### [EXERCISE DIRECTIONS]
Locate the line containing "In the given" in the data below. Reproduce it and every following line up to the end, exactly as given.

---------- STORED ROWS

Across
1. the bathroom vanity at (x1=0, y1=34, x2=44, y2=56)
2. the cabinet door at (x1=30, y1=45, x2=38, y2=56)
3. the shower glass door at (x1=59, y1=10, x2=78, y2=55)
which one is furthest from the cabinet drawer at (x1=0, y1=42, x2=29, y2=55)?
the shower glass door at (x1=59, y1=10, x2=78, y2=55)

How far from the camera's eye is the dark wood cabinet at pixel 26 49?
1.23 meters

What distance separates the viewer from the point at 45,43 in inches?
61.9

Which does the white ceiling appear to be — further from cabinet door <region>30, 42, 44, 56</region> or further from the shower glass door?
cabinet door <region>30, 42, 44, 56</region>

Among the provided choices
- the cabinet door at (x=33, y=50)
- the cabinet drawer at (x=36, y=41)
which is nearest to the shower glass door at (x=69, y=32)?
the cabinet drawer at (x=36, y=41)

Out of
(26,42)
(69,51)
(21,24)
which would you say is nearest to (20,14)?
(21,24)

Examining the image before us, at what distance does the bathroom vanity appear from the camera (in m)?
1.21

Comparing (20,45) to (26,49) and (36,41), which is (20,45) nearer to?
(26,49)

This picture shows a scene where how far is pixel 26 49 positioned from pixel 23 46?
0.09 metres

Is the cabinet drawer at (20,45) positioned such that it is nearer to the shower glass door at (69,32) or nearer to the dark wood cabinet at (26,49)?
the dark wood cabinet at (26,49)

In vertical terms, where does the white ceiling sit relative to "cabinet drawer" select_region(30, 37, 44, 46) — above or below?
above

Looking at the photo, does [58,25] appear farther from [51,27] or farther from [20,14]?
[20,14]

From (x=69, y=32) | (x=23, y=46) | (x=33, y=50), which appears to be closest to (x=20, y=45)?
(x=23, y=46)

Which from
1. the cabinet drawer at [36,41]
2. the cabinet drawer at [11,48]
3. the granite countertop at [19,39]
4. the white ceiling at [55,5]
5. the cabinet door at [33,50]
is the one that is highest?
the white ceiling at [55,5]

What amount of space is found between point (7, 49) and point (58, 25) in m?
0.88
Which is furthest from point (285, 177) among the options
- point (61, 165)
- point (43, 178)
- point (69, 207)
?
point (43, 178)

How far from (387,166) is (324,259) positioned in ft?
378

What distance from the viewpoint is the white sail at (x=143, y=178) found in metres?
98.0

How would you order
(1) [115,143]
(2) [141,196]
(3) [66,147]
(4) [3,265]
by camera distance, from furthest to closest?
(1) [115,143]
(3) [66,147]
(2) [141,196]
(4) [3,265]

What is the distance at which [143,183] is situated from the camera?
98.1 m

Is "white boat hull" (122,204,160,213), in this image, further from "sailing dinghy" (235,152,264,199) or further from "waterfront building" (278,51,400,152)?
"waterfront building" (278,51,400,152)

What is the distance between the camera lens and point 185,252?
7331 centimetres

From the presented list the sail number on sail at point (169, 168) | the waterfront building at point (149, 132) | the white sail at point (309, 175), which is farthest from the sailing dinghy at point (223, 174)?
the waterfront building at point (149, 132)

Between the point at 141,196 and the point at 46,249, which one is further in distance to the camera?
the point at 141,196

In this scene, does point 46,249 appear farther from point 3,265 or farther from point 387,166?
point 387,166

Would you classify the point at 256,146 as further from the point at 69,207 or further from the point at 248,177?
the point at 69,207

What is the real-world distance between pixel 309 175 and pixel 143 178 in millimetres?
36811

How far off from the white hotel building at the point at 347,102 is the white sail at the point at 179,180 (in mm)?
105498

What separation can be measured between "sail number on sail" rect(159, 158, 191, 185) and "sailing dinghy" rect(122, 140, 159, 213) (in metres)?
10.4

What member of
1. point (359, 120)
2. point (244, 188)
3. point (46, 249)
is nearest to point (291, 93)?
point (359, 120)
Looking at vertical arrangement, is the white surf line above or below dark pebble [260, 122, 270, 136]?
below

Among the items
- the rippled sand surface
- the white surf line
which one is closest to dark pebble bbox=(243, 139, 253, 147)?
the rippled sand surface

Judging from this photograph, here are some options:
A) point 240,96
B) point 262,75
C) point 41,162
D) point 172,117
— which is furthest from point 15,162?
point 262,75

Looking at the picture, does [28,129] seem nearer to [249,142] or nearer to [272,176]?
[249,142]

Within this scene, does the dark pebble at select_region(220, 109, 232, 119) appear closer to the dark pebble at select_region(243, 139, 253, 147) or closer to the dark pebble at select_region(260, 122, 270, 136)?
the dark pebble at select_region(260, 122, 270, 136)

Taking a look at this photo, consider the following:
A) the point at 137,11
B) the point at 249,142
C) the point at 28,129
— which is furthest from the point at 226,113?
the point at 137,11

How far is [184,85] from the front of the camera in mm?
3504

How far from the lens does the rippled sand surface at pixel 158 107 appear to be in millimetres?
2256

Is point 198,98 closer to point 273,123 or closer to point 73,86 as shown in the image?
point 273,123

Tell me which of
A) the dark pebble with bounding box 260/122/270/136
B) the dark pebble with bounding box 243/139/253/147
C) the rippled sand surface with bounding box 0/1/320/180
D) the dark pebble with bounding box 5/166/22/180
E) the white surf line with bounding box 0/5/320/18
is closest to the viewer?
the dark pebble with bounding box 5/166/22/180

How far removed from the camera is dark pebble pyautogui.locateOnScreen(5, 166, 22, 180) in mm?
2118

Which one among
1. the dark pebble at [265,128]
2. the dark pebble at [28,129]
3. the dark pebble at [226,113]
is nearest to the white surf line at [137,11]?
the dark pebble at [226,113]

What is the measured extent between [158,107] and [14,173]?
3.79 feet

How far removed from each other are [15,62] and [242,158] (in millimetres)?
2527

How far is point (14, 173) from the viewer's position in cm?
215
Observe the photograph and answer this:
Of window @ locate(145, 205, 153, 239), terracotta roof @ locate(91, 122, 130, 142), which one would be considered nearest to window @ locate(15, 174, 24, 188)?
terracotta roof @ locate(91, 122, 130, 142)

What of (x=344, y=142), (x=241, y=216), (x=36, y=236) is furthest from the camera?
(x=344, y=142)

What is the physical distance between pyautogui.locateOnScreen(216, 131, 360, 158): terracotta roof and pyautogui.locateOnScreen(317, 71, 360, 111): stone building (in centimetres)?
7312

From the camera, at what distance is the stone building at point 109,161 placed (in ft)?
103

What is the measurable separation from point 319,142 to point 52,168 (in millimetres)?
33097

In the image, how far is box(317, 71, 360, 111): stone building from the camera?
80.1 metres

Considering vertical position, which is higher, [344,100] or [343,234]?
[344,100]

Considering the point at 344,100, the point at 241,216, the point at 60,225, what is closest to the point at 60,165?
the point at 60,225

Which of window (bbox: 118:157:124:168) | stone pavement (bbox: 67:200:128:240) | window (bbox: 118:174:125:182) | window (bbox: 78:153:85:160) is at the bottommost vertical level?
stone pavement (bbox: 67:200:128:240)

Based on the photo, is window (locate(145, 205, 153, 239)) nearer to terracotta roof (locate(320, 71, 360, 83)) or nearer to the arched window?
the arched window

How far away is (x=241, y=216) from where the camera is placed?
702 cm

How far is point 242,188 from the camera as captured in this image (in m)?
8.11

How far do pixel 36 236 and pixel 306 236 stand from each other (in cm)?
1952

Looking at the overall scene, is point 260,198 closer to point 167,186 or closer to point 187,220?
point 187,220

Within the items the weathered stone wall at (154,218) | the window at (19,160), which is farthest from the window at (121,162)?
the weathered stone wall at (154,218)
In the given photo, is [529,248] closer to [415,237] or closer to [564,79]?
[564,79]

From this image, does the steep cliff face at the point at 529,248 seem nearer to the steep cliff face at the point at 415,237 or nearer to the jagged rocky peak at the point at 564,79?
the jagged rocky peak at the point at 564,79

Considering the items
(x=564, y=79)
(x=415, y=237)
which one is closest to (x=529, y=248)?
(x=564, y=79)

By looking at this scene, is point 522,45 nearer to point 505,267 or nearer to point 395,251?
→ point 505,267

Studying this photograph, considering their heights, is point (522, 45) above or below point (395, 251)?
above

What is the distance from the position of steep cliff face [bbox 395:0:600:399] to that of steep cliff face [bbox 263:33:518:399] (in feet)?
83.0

--------------------

### [THE COMPLETED TASK]
In the given photo, is [529,248] closer to [415,237] or closer to [564,79]?
[564,79]

From this image, does the steep cliff face at the point at 529,248 seem nearer to the steep cliff face at the point at 415,237 or nearer to the jagged rocky peak at the point at 564,79?
the jagged rocky peak at the point at 564,79

Considering the items
(x=564, y=79)
(x=415, y=237)
which one is closest to (x=529, y=248)?
(x=564, y=79)

By looking at this scene, is point 522,45 nearer to point 505,267 or nearer to point 395,251?
→ point 505,267

Studying this photograph, considering their heights, is point (522, 45) above or below point (395, 251)?
above

What is the distance from the position of steep cliff face [bbox 395:0:600:399] to that of steep cliff face [bbox 263:33:518:399] (in feet)?
83.0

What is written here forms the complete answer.